Understanding finance is crucial in franchising
By: Deborah Bates
21 January 2011
Choosing one of the best franchise opportunities on offer is an excellent way to start your own business, however one expert has warned that those starting up a company need to fully understand all the financial aspects.
The head of franchising as HSBC, Cathryn Hayes, advised those planning to approach their local bank for funding should have a strong idea of the amount they might need and the exact details of how it will be spent.
This is because funding providers are much more likely to lend money to those who have a strong shot at making their business venture work, and who have a solid, comprehensive business plan.
Hayes told Which4U: "Running your own business may be a long-cherished dream, but it can be a frightening step to take," but that funding providers are becoming more and more interested in investing in small businesses.
Before heading to the bank, Hayes suggests creating a list of all personal expenditure, which will show them you have thought the venture through thoroughly, and know how much you'll need to extract from the business to live.

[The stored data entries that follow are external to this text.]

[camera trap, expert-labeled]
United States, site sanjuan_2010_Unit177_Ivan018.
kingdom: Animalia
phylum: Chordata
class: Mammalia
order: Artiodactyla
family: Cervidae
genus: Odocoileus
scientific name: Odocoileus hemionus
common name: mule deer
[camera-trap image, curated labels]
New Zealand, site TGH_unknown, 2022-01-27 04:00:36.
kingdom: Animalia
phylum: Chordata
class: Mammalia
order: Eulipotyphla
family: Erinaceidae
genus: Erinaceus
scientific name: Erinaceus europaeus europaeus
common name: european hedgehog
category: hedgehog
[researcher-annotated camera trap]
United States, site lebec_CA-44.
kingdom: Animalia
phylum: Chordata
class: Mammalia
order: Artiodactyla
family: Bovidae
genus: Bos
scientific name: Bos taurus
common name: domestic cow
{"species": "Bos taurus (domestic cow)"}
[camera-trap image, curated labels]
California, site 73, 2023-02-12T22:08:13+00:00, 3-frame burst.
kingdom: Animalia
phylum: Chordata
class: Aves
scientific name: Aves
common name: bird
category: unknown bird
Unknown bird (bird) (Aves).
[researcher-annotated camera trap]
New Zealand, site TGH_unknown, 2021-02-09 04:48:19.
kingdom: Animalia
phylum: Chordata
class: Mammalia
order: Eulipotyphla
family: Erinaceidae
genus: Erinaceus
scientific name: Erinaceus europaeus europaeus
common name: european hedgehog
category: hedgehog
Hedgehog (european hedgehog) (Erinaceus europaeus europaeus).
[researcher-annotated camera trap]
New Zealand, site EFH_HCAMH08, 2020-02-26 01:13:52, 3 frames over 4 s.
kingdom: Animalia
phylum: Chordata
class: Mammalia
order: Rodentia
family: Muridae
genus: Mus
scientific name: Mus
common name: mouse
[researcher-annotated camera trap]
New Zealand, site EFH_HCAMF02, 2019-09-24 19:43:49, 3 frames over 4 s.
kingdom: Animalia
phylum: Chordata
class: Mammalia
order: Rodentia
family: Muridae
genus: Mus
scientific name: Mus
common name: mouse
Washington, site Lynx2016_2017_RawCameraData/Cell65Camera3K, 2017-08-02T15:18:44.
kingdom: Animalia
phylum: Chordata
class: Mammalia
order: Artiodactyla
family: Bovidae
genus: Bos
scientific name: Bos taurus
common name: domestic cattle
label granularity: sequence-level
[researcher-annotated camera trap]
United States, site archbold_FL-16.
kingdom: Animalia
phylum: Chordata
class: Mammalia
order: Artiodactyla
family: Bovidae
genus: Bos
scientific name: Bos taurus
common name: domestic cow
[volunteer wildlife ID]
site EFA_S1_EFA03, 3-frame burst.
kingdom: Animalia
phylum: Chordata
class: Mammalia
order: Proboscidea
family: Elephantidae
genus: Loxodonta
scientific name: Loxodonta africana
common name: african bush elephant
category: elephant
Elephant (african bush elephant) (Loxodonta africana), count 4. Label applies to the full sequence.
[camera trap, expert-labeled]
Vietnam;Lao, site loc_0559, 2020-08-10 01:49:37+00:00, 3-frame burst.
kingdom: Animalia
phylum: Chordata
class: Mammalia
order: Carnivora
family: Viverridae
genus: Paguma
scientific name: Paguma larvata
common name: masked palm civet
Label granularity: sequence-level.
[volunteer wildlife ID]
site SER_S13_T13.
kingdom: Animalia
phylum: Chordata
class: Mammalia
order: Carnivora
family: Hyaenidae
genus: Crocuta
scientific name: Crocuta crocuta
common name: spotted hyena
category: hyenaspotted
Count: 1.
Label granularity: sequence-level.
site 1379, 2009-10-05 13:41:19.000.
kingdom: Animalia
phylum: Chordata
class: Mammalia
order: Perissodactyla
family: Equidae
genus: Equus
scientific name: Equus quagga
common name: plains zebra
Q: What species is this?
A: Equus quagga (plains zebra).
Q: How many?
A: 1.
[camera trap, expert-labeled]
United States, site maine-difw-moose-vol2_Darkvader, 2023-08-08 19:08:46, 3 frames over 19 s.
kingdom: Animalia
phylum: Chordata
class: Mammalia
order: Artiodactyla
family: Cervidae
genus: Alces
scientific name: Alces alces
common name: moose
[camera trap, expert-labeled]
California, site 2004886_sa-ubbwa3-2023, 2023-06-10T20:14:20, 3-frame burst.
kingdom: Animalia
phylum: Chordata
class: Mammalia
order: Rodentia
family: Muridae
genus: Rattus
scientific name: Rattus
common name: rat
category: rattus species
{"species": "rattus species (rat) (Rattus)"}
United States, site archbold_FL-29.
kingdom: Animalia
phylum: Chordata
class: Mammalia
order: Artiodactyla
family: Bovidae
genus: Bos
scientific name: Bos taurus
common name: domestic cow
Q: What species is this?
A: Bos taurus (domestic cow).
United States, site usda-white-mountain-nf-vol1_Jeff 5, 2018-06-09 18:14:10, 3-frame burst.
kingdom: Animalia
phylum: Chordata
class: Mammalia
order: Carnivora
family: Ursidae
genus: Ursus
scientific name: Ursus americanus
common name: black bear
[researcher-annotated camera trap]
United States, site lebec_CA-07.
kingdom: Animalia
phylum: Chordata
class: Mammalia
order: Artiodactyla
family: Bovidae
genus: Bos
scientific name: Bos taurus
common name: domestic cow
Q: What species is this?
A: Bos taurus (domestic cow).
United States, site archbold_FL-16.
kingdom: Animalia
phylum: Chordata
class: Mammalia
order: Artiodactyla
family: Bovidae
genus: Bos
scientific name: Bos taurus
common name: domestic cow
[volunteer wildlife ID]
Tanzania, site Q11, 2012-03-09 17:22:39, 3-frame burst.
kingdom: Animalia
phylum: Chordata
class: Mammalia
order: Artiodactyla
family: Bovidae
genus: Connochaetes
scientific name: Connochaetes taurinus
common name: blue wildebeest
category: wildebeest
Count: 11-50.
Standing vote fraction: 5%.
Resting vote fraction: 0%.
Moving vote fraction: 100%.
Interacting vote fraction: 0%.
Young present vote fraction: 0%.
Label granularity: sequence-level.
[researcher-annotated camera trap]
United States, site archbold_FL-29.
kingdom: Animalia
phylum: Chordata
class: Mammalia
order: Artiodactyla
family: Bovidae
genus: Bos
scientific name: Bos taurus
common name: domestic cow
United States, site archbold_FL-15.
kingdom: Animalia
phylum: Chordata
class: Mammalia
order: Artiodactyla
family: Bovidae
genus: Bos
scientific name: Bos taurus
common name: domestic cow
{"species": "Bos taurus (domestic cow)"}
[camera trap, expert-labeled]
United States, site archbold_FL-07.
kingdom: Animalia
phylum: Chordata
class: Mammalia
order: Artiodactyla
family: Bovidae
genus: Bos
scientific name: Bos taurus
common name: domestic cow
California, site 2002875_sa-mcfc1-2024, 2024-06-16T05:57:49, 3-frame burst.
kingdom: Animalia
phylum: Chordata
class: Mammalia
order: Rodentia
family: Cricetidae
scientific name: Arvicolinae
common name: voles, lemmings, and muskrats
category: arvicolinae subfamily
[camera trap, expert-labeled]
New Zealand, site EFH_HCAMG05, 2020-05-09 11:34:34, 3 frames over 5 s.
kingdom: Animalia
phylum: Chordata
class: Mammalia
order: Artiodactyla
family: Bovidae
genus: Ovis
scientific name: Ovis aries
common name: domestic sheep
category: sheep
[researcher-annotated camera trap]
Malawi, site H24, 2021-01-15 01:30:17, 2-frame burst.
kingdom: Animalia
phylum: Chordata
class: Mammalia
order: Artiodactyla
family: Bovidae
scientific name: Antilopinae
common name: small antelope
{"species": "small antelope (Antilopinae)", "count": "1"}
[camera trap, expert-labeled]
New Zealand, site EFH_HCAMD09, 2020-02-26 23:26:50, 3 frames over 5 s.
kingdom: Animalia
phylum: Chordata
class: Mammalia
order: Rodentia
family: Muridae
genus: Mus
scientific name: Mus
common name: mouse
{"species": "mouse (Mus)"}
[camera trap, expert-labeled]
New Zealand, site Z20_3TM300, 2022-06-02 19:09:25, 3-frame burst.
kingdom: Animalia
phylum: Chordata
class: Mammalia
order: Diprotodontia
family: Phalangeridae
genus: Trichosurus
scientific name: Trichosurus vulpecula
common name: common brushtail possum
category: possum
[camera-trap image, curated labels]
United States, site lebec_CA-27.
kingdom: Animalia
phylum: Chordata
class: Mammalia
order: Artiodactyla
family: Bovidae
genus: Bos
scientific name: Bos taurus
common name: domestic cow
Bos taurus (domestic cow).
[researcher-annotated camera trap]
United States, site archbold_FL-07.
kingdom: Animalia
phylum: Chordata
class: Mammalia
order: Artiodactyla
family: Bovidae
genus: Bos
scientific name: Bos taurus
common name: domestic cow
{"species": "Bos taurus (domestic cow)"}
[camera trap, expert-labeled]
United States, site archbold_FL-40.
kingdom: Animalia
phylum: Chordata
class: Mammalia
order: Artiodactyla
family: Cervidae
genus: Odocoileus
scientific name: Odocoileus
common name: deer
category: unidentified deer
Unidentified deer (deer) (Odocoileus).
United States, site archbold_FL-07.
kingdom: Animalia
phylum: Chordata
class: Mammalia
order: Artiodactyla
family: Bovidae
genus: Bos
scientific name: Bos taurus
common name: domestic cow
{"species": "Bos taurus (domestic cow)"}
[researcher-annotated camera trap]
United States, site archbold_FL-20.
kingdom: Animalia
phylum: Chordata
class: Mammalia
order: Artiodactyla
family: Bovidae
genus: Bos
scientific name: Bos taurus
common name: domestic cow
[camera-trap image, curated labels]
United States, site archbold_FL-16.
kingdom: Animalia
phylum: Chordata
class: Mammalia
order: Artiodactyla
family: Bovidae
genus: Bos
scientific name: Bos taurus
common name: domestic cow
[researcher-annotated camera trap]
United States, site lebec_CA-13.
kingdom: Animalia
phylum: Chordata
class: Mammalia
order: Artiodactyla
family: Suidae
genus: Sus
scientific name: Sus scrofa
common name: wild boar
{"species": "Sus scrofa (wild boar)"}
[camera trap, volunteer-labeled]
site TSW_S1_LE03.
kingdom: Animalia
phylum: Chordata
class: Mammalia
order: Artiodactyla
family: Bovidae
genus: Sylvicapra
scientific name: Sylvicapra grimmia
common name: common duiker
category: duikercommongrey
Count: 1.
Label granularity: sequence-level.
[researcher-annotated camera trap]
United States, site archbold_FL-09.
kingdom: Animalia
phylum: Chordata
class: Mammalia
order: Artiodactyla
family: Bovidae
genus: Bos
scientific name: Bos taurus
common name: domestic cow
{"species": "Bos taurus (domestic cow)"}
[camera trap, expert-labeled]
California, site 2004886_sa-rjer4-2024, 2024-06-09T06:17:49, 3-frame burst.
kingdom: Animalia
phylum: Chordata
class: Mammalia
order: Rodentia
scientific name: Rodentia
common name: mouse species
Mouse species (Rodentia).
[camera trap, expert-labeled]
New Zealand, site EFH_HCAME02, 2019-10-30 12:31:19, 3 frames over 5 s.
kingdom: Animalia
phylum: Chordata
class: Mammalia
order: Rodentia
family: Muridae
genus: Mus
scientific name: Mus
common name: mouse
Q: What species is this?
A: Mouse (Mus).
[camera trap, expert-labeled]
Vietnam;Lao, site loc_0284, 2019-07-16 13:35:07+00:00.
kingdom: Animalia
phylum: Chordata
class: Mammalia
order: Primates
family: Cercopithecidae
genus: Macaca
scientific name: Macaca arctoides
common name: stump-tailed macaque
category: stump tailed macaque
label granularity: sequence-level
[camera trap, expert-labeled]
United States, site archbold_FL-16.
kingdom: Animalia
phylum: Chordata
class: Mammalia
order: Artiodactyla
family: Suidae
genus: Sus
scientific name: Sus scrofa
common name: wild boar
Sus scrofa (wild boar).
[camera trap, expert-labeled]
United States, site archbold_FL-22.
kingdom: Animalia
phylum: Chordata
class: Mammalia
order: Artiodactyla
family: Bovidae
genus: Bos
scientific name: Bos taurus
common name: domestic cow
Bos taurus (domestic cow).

She also advised that potential SME owners consider the little costs that some people neglect when developing a business plan, such as "premises and professional charges, as well as insurance."
Hayes comments come shortly after successful franchisee, Paul Saunders, spoke to The Mirror about his experiences in creating a small business, and the top tips he would give others looking to follow in his path.
"I discovered how important it is to listen, listen and listen - to your staff and your customers as well. My advice is to get under the skin of your business, know the detail, manage costs and reward good performance. Be prepared to take the rough with the smooth, as not everything works first time."